Afterwards I lie satisfied in his arms, so content and peaceful. 

He whispers in my ear, “Feel good, baby?”

“Mmmmmmmm.”

“Inside and out?”

“Mmmhmmmmmmm.  You?”

“Yes, I haven’t felt this way in a very long time, Elizabeth.”

“Me too, Marco.”

He turns me to face him in his arms as he covers my face and lips with light kisses.

“Elizabeth, there’s something about you...,” my heart feels like it stops, “just the thought of you arouses me.  I want you but more than just your body.  The hunger is so deep, it’s like I crave you.  I want to fill myself with you, have you running through my veins.

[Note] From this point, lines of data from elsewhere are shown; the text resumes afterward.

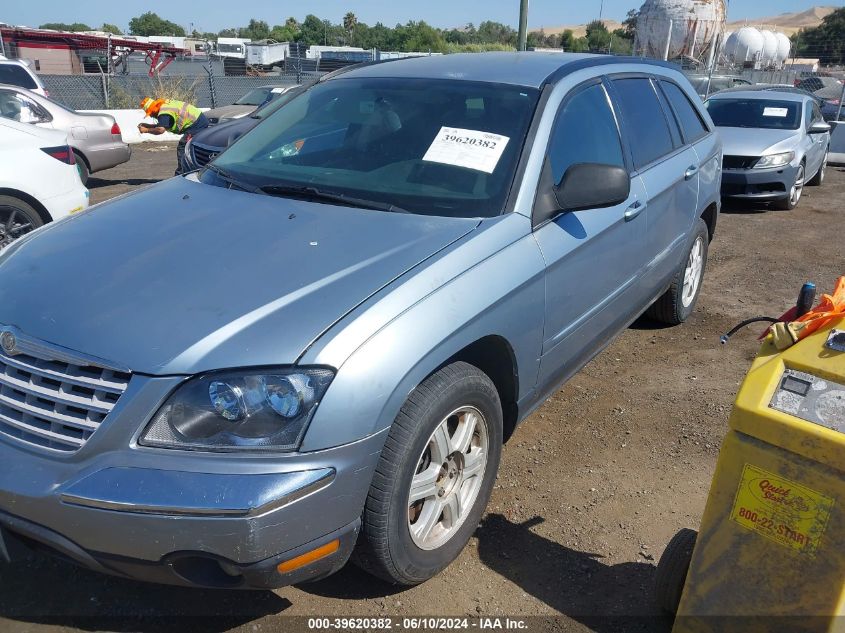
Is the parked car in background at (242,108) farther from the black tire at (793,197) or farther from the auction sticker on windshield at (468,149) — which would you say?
the auction sticker on windshield at (468,149)

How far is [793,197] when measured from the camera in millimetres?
10109

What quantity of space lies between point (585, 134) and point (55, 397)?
8.44 ft

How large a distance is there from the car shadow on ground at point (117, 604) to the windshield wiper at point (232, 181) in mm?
1667

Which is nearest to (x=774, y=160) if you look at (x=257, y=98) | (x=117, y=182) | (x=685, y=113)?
(x=685, y=113)

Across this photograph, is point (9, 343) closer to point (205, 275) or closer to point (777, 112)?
point (205, 275)

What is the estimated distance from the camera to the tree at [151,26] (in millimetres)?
103562

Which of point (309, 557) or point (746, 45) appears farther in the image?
point (746, 45)

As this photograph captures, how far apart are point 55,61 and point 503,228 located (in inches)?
1338

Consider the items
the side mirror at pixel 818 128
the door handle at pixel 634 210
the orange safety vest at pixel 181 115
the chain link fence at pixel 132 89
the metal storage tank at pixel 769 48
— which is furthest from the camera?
the metal storage tank at pixel 769 48

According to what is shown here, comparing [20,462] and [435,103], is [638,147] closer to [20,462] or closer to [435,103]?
[435,103]

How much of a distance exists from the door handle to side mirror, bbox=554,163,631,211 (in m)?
0.63

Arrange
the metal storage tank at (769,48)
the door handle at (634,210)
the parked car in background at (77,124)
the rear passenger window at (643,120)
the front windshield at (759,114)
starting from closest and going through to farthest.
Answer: the door handle at (634,210), the rear passenger window at (643,120), the parked car in background at (77,124), the front windshield at (759,114), the metal storage tank at (769,48)

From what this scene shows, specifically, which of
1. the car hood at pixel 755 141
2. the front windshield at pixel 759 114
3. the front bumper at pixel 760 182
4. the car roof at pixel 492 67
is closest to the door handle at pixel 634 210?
the car roof at pixel 492 67

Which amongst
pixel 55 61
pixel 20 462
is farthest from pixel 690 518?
pixel 55 61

I need to have you completely.  Can you give me that, Elizabeth, can you give yourself to me?” 

I know I’m not breathing, time must have stopped right here in this moment.  His hands are holding my face not letting me go, forcing me to remain fixed in this spot as he’s pulling me into him and I want to dive head first surrendering completely to him, body, mind and soul.

“Marco...”  His name is a whisper as it leaves my lips. 

He waits silently giving me time, holding me just like that.

“There is no one else I could ever give myself to...only you.”  The words are true.  I know I have cheated him with my answer, not telling him if I will or won’t, just that I could.  And I see in his eyes that he realizes that I haven’t answered him completely but he takes what I can only give him right at the moment.  It’s only a matter of time now before the past comes back for revenge, it always comes back to haunt you. 

Hesitantly he says, “I have to leave in the morning.  I have a breakfast meeting.  I wish I could change it but we’re on a schedule.”

Disappointment seeps through me as the tender moment passes and the thought of not having him with me when I wake up.

“I’ll miss you but we have lives that don’t stop.  It’s been a fantastic few days.  Thank you.”  He has his arms wrapped around me as I’m stroking his chiseled chest.

“You can’t get rid of me that easily, Elizabeth.  You will let down your guards and let me in.  Sooner than you think, my love,” he says kissing the tip of my nose.

He doesn’t realize that I’ve already torn them down and thrown out the bricks.  But there’s still a pile of rubble hiding in the background that I’m buried under, my fingers raw from trying to dig myself out.  He’s entered into my very soul, his light brightening the darkness inside of me.  I’m trying to get to him but I can’t.

I turn, snuggling to him, my back into his chest so his heartbeat vibrates against my back, enveloping me in his warmth.  We talk until the early hours of the morning about nothing and everything until our eyes are burning and our mouths are dry.  And the only thing I can think of is the Aerosmith song, Don’t Want to Miss a Thing. 

When I wake up in the morning I’m alone.  I look over at the clock, it says 8:00.  I roll over to his side of the bed and breathe in deeply trying to fill myself with his scent.  I miss him, body, mind and soul.